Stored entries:
---

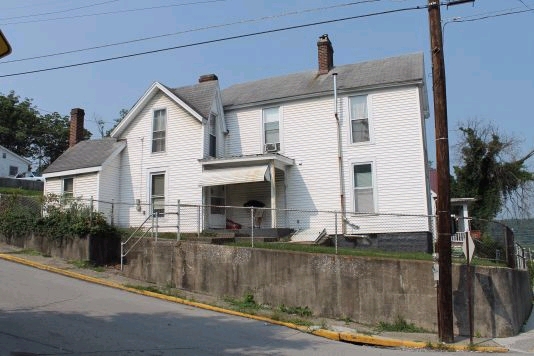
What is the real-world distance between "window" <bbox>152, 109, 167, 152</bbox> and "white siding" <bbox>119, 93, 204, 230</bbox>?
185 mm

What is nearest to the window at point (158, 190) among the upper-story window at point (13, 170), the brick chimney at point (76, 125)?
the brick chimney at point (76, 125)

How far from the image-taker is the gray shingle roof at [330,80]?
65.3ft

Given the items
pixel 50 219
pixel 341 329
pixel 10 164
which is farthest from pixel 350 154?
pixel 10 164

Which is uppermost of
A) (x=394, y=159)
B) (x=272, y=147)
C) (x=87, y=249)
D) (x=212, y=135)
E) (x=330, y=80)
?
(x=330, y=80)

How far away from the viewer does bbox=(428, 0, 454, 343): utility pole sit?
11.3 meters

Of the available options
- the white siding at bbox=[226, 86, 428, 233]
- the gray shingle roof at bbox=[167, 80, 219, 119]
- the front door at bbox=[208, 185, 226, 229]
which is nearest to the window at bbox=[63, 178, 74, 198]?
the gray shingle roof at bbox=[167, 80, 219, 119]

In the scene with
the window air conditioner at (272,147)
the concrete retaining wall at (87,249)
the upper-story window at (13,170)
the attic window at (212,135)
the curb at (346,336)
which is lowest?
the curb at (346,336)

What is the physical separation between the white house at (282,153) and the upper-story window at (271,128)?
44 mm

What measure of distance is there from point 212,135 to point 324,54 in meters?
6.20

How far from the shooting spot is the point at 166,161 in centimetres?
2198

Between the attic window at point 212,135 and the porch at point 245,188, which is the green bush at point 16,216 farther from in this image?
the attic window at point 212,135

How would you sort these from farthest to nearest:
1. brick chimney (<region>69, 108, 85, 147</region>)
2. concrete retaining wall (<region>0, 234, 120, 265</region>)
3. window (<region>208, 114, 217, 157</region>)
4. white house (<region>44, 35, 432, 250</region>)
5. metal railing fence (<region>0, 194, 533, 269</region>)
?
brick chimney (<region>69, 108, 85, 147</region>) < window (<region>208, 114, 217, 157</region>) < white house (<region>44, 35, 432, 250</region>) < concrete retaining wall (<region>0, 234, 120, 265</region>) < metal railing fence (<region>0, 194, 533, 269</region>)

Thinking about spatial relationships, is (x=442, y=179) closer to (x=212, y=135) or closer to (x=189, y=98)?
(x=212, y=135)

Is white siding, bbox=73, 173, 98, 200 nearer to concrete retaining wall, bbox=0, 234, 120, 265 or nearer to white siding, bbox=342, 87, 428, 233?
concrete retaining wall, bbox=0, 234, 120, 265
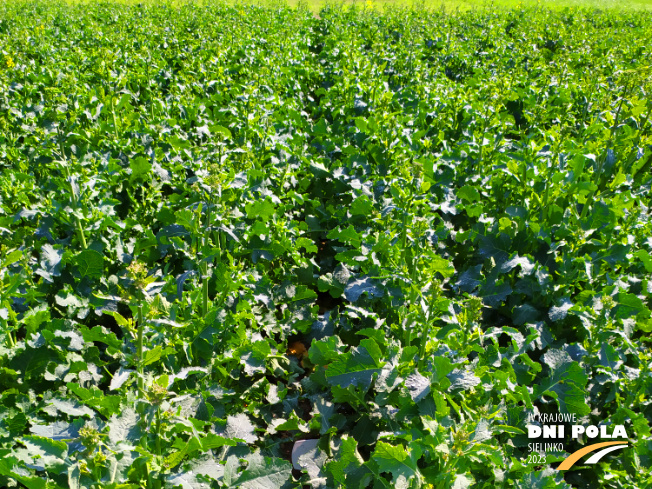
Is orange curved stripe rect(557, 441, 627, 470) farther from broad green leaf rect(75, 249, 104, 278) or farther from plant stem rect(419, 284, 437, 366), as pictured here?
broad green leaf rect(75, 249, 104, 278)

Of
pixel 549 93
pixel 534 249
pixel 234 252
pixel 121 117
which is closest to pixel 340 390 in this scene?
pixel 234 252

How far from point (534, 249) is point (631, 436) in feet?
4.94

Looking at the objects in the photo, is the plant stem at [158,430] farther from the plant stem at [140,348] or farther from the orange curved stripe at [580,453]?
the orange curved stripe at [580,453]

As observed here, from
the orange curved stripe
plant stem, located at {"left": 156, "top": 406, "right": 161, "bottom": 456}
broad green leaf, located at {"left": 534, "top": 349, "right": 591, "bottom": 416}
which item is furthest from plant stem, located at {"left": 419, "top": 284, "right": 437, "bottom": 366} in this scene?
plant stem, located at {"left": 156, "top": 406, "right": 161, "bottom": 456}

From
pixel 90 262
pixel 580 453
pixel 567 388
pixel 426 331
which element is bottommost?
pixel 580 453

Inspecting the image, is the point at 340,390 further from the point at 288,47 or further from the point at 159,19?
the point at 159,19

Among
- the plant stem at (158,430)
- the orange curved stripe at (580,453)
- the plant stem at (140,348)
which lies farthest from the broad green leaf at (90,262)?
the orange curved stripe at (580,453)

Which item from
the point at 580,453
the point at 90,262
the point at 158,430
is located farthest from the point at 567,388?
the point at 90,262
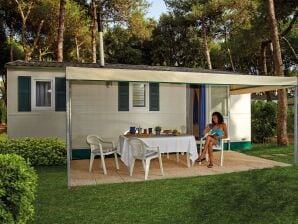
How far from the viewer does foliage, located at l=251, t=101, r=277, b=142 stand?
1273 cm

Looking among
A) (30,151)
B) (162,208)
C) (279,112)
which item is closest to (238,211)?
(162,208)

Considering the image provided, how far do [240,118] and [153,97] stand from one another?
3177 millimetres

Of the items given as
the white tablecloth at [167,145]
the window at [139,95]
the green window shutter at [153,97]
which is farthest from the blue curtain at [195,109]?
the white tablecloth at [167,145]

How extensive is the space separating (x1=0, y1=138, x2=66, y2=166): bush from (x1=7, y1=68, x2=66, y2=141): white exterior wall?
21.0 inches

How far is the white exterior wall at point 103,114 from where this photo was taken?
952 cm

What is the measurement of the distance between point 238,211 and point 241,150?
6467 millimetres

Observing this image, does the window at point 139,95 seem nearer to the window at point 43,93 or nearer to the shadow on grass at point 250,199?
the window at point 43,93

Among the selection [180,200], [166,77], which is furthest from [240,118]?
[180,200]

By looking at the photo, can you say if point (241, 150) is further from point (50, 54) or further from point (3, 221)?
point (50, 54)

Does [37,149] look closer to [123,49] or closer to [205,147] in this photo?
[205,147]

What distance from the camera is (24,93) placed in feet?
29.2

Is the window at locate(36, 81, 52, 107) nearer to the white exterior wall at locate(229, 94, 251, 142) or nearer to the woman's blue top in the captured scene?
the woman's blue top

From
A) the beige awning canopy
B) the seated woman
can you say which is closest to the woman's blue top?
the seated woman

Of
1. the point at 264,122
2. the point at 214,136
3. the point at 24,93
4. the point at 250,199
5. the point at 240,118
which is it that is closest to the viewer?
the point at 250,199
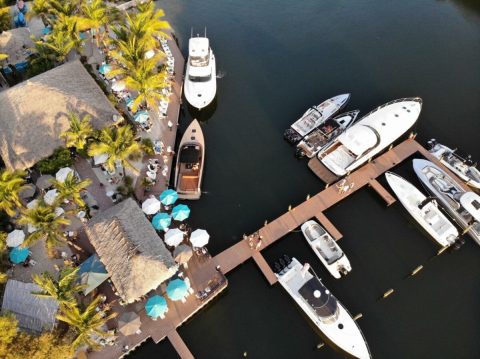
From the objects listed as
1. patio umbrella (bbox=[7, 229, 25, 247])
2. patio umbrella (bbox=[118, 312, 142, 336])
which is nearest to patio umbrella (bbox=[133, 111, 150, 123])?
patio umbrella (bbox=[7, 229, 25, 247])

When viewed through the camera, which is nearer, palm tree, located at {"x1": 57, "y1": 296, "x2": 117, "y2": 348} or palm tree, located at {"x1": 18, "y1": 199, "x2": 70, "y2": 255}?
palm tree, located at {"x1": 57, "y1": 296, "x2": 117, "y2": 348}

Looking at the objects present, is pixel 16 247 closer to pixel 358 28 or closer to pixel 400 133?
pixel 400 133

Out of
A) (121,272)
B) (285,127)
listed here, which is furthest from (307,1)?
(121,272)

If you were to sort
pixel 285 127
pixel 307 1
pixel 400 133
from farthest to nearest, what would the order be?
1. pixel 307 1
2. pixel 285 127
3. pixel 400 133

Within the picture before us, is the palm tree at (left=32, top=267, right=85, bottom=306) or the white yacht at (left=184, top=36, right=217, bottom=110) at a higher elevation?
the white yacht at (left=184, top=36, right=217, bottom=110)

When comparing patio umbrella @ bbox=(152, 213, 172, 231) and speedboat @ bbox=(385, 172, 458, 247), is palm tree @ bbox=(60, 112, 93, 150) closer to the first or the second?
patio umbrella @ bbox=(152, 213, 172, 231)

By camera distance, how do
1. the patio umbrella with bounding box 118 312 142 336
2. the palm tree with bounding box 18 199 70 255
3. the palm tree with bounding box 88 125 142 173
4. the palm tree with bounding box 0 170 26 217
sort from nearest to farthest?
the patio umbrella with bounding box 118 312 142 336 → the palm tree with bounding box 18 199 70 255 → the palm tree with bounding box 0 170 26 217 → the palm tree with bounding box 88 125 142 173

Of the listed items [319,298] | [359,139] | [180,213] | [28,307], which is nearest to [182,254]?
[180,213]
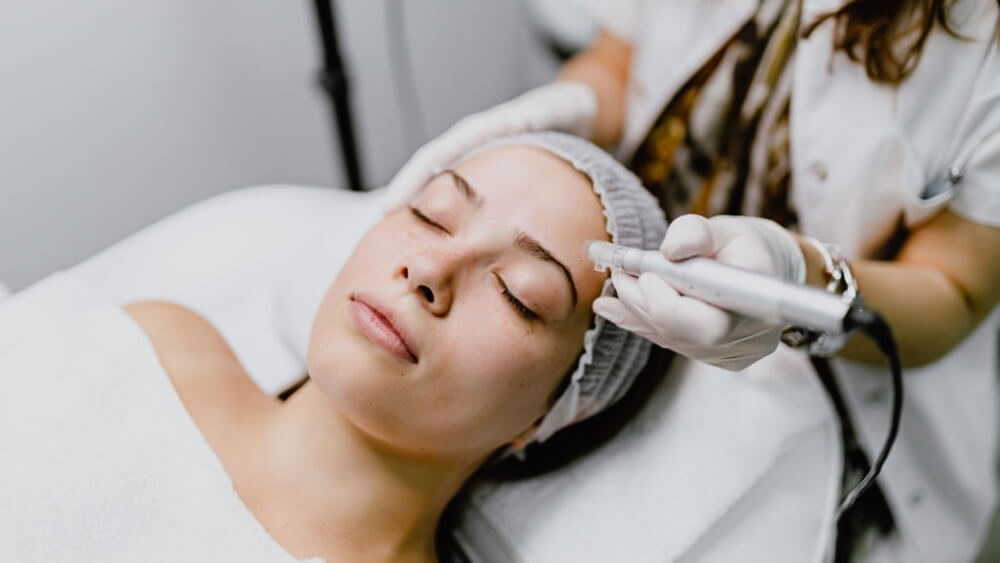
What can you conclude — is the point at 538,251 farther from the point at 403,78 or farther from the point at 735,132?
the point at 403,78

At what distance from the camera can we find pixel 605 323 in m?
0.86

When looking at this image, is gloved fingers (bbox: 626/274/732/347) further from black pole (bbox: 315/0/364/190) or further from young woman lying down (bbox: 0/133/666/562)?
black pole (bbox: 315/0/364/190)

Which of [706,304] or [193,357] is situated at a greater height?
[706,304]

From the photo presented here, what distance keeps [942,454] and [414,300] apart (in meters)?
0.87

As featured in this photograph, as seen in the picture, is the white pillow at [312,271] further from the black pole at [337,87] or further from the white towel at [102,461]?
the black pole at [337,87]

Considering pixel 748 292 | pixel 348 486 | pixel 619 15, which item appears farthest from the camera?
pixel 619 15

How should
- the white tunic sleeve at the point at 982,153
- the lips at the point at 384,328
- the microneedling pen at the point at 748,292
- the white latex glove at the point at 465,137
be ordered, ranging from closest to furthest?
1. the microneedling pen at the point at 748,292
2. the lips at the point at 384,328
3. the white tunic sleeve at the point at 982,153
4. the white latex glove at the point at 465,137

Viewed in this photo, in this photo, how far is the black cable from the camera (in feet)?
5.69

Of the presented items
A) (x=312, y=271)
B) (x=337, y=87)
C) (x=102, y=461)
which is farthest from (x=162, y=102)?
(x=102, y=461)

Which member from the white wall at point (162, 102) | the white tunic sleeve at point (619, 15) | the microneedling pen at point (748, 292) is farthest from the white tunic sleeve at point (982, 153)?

---

Reproduce the records above exactly, starting with the line that contains "What can you" and ending with the last line.

What can you conclude — is the point at 538,251 farther from the point at 403,78 or farther from the point at 735,132?
the point at 403,78

At what distance from the camera can we find pixel 605 323 in m?
0.86

When looking at this image, is gloved fingers (bbox: 626/274/732/347) further from black pole (bbox: 315/0/364/190) or further from young woman lying down (bbox: 0/133/666/562)?
black pole (bbox: 315/0/364/190)

Which of [706,304] or [193,357] is situated at a greater height?
[706,304]

From the photo presented here, what distance keeps [942,454] and [414,300] apart (in meters)?
0.87

As featured in this photograph, as seen in the picture, is the white pillow at [312,271] further from the black pole at [337,87] or further from the white towel at [102,461]?
the black pole at [337,87]

Considering pixel 748 292 | pixel 348 486 | pixel 619 15, which item appears farthest from the camera?
pixel 619 15

How should
- the white tunic sleeve at the point at 982,153
- the lips at the point at 384,328
- the microneedling pen at the point at 748,292
- the white latex glove at the point at 465,137
be ordered, ranging from closest to furthest?
1. the microneedling pen at the point at 748,292
2. the lips at the point at 384,328
3. the white tunic sleeve at the point at 982,153
4. the white latex glove at the point at 465,137

Viewed in this photo, in this photo, how far is the black cable from the camera (in feet)?
5.69

Of the presented items
A) (x=312, y=271)
B) (x=337, y=87)
C) (x=102, y=461)
which is farthest from (x=162, y=102)?
(x=102, y=461)

Which member from the white wall at point (162, 102) | the white tunic sleeve at point (619, 15) | the microneedling pen at point (748, 292) is farthest from the white tunic sleeve at point (982, 153)?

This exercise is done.